── EXCERPTED TEXT
The 406 coupe was a lovely car I always thought it looked very sleek and in my eyes is the best looking cars peugeot have ever produced, far nicer than peugeots of late with the massive front grill and headlights


----------



## les (Jul 24, 2006)

nordic said:


> Audi TT is more of an elite car, so are the people driving it,
> Kind regards


Ermmmmm Na, Sorry it's not and neither are we. When you can buy a good example of a car for around £8k ( a high milage etc example around £5k) its hardly elite now come on and the same goes for the owners. Most of the people I have met either through this forum or while out are Mr and Mrs Joe average and working class people. Nowt wrong with that and elite is not a word I would use for them or the TT. :lol:

PS working class guy and proud of it.


----------



## cogsy1976 (Jun 5, 2010)

I would say that I am in that Elite group :lol:


----------



## les (Jul 24, 2006)

cogsy1976 said:


> I would say that I am in that Elite group :lol:


I would say you are as well old boy [smiley=toff.gif]


----------



## wallstreet (Oct 19, 2009)

Awe they all sound girly & loved up!

I am sure we are all the same!

Perhaps you TT chaps with time can INVITE those hot rcz chicks to a TT meet. Show them
How a real car handles.

Lol


----------



## JNmercury00 (May 22, 2007)

Why does this keep cropping up about the pug whatever it's called?

And be it intentional or not, spandex is a troll


----------



## jeules0 (May 28, 2010)
────
**TASK PROMPT:**
List each distinct username that appears as a post heading in the forum thread above, with the date shown beside it.
── DATASET EXCERPTS
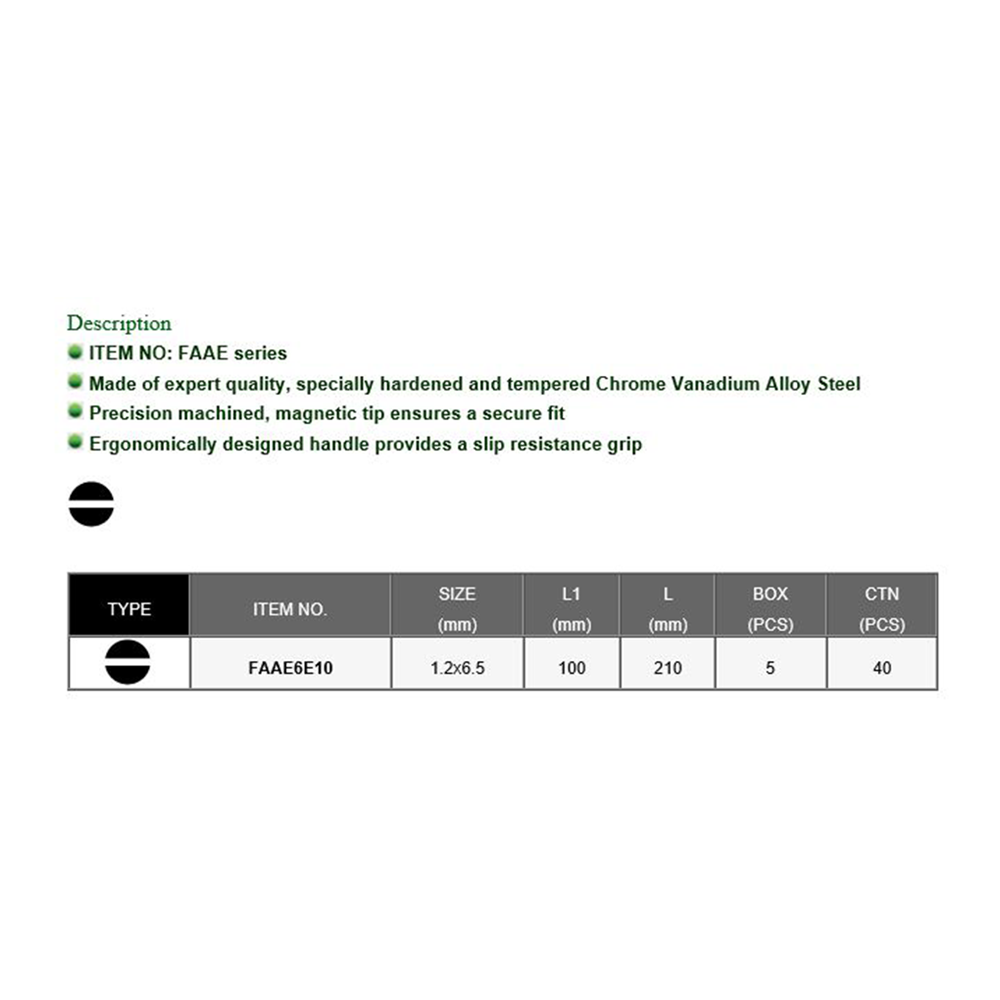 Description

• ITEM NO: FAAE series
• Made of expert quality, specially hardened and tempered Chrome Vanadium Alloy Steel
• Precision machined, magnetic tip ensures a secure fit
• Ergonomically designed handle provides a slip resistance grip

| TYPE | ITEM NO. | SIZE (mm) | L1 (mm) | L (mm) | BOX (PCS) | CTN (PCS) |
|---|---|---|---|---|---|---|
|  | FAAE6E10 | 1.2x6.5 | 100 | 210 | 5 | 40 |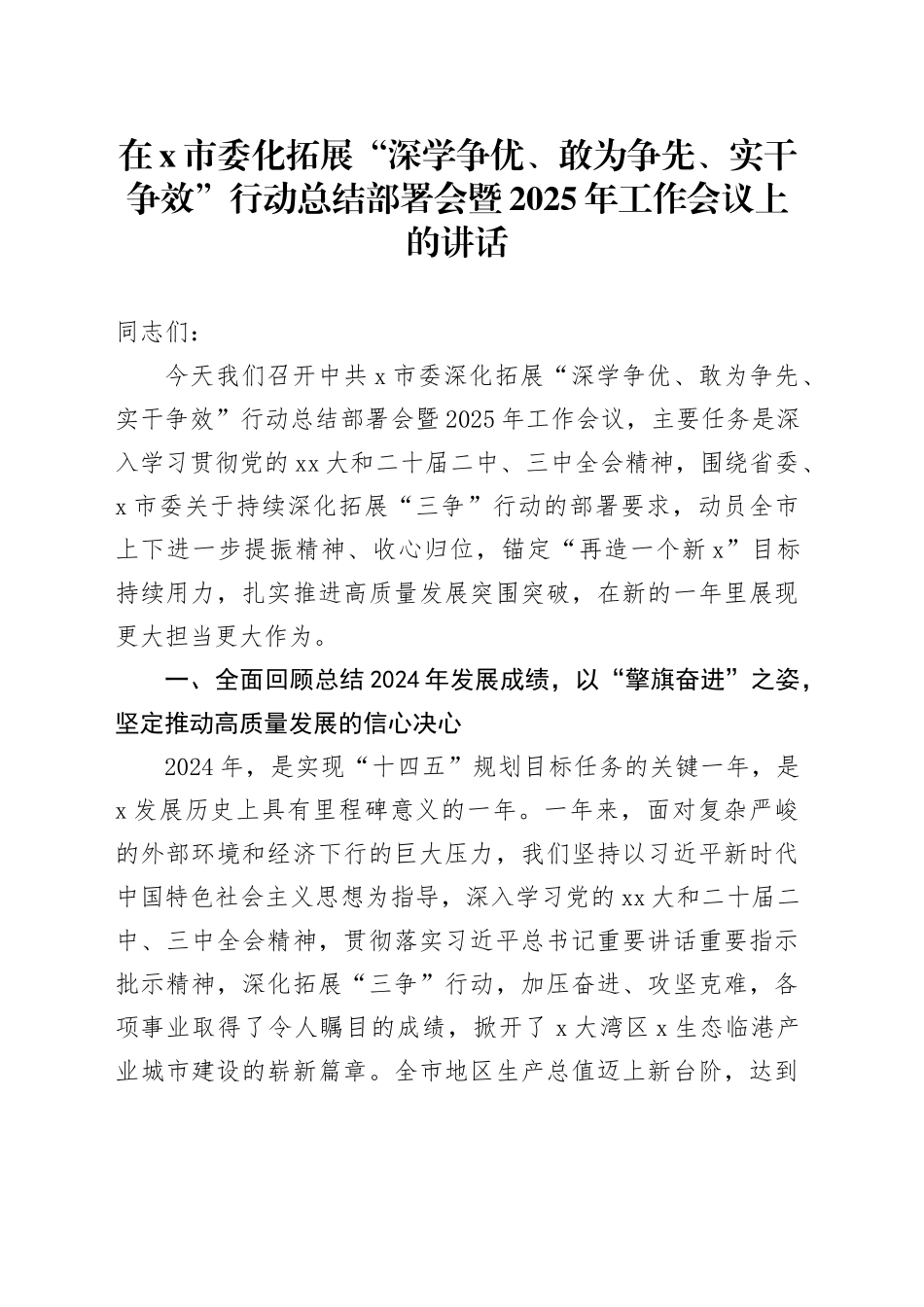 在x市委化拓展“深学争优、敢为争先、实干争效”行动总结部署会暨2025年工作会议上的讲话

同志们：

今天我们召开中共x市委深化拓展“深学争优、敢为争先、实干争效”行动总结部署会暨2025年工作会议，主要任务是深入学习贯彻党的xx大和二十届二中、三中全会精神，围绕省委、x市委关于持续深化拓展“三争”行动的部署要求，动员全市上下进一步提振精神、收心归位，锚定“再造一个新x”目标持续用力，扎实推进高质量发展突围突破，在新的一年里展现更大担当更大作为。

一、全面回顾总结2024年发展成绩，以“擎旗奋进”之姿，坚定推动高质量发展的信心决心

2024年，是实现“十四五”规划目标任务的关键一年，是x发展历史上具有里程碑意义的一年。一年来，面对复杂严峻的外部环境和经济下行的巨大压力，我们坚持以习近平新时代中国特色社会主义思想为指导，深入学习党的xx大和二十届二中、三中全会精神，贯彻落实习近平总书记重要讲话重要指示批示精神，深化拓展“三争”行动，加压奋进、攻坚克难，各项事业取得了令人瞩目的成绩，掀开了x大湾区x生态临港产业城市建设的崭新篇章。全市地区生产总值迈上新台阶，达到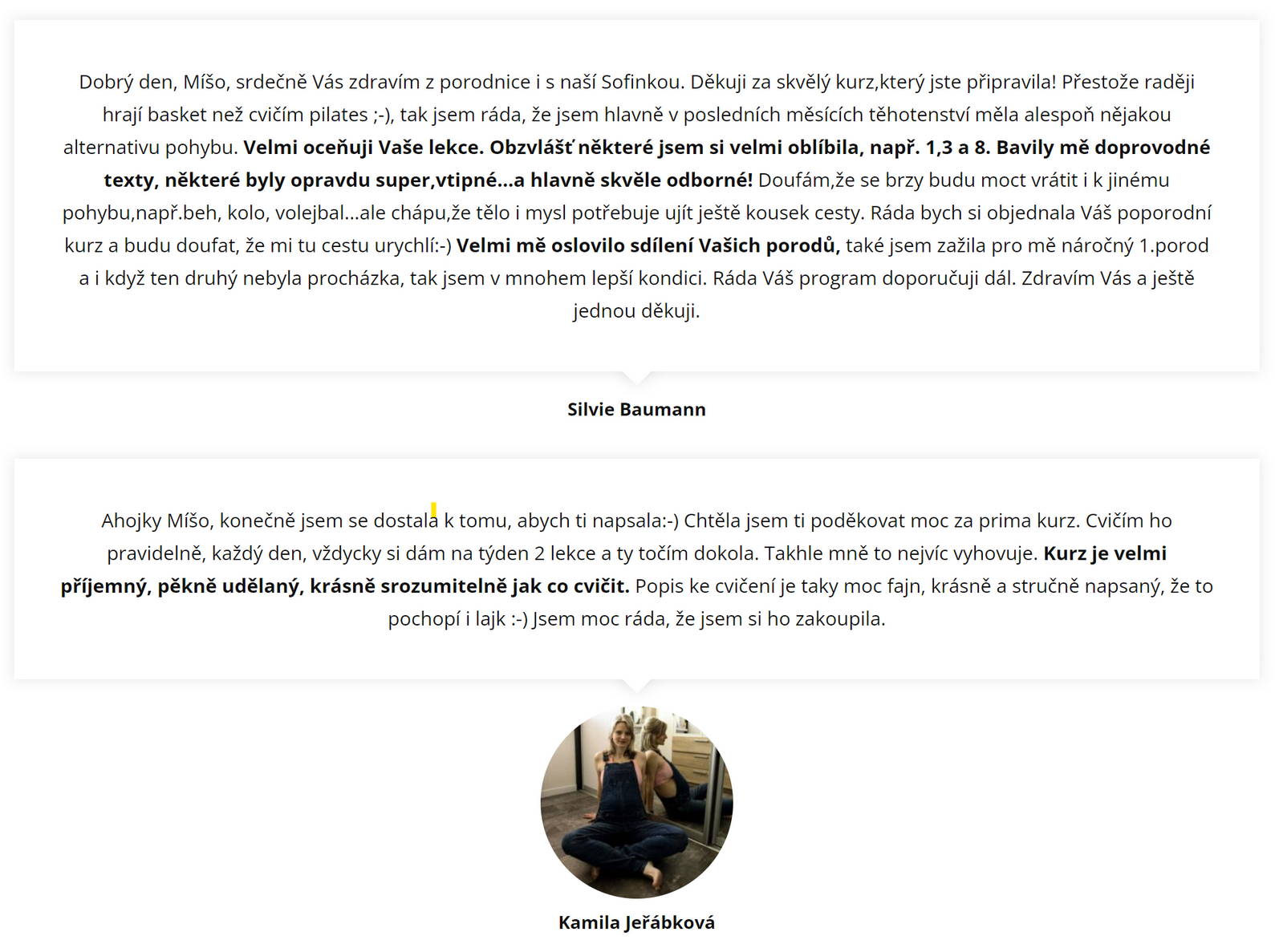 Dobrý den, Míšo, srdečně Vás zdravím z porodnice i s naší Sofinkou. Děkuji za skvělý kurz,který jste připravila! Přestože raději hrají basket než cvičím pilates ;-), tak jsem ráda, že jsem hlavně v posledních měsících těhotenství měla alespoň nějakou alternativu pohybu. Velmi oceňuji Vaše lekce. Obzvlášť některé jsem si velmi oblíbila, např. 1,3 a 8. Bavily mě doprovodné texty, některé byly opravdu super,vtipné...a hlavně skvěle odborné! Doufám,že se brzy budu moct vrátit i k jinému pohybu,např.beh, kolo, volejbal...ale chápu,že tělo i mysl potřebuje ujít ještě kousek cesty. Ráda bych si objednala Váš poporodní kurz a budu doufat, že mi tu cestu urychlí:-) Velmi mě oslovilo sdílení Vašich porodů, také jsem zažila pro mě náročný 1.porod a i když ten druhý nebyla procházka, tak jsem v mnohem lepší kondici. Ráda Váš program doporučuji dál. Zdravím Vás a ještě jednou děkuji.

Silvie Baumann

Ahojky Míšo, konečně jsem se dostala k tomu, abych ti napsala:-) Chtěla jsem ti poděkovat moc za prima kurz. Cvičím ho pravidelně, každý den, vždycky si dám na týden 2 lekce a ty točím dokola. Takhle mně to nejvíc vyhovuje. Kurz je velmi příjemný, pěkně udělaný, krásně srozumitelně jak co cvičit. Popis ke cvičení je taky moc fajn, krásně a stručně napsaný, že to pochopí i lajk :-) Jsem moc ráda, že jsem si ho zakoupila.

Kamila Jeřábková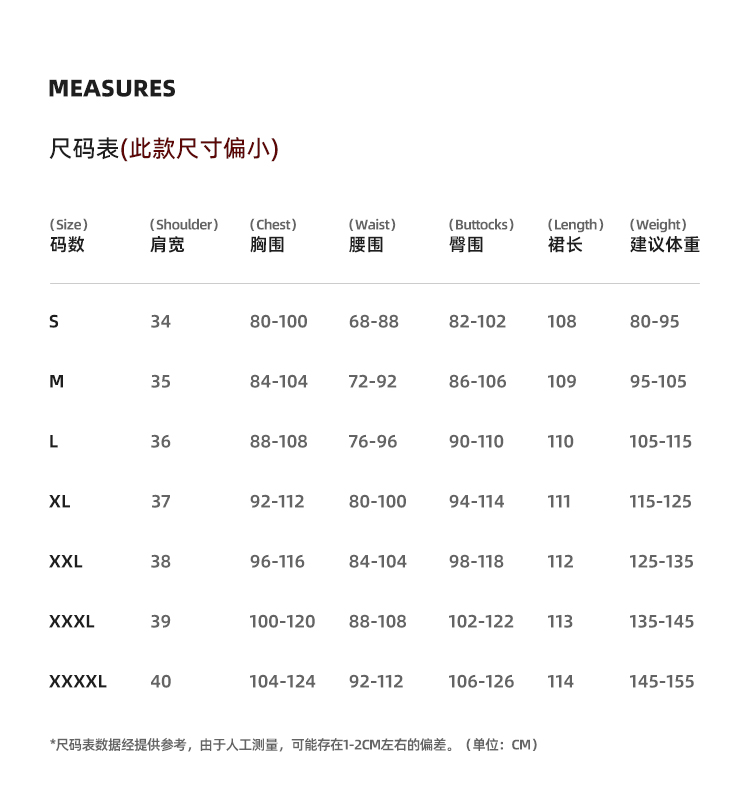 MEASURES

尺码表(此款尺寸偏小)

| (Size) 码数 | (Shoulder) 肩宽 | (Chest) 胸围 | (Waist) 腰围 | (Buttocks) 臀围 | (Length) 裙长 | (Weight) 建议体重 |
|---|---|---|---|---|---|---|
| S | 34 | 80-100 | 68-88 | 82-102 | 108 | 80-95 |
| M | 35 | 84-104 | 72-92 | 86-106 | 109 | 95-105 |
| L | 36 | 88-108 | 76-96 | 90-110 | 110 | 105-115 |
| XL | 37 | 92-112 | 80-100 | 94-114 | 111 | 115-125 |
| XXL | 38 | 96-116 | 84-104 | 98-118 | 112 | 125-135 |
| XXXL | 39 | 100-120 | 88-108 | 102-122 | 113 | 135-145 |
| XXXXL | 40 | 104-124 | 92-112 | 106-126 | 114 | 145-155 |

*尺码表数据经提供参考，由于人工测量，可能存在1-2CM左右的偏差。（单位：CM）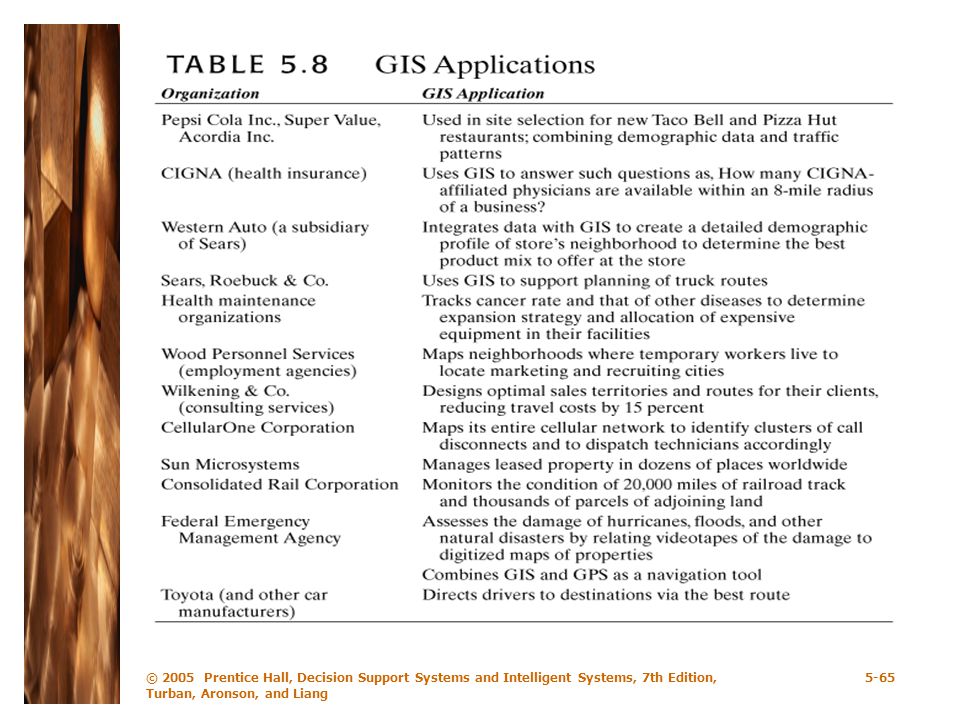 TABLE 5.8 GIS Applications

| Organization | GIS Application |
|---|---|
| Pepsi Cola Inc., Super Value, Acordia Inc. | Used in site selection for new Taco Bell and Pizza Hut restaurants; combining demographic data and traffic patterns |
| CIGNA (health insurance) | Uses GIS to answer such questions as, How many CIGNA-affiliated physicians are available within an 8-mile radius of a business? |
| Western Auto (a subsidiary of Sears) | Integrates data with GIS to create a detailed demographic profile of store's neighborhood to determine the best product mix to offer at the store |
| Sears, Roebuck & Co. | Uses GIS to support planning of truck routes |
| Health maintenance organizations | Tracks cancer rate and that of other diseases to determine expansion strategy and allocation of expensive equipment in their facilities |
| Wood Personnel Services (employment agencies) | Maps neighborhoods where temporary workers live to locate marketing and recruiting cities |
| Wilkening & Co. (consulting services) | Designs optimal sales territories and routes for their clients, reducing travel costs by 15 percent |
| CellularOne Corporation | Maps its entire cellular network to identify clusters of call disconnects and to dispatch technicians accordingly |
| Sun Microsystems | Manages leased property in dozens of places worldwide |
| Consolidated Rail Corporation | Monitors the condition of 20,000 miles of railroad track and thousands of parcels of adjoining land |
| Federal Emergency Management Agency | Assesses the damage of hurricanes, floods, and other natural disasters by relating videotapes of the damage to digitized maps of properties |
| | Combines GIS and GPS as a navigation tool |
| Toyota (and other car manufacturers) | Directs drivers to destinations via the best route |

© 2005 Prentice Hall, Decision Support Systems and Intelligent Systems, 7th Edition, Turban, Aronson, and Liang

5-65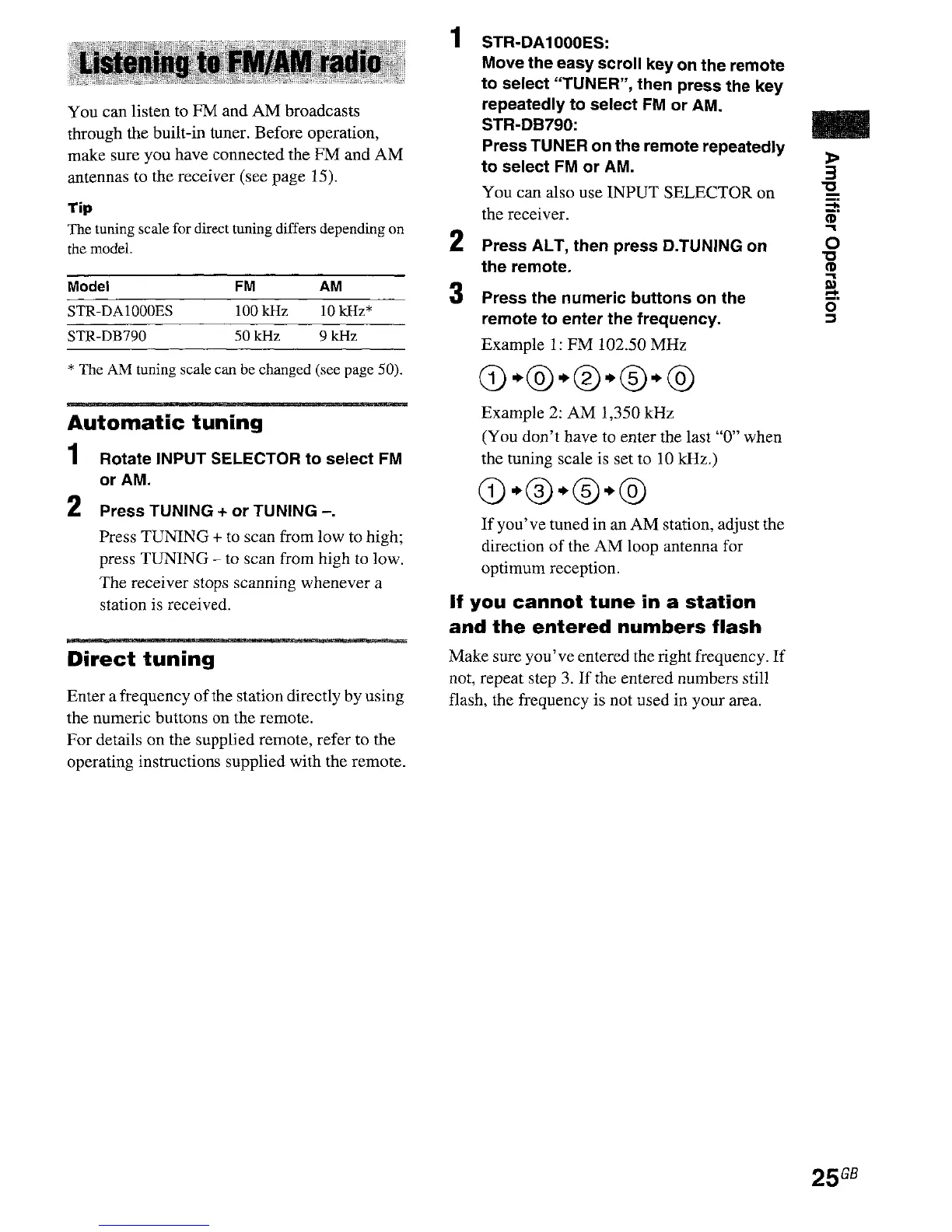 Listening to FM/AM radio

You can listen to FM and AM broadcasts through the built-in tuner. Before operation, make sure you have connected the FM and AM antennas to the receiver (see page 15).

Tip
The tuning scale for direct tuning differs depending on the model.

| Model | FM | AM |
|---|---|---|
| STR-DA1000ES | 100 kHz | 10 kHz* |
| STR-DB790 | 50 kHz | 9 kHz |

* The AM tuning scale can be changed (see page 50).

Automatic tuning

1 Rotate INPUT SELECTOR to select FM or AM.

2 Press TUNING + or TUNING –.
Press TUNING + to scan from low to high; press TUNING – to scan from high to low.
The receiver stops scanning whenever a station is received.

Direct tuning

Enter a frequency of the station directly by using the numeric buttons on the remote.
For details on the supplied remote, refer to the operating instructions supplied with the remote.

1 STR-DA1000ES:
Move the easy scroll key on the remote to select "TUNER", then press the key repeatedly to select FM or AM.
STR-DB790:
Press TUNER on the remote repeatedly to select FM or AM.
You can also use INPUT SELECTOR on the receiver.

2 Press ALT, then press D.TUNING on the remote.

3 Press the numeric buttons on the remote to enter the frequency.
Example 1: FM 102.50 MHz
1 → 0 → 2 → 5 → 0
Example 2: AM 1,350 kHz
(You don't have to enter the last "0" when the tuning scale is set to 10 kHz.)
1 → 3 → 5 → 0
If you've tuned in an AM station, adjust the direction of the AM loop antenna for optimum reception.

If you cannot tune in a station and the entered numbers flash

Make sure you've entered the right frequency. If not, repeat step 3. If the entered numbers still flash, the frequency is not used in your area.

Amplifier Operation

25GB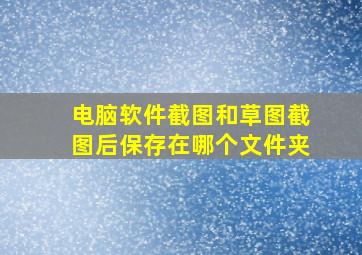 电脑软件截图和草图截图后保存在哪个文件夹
────
**THE COMPLETED TASK:**
- les (Jul 24, 2006)
- cogsy1976 (Jun 5, 2010)
- wallstreet (Oct 19, 2009)
- JNmercury00 (May 22, 2007)
- jeules0 (May 28, 2010)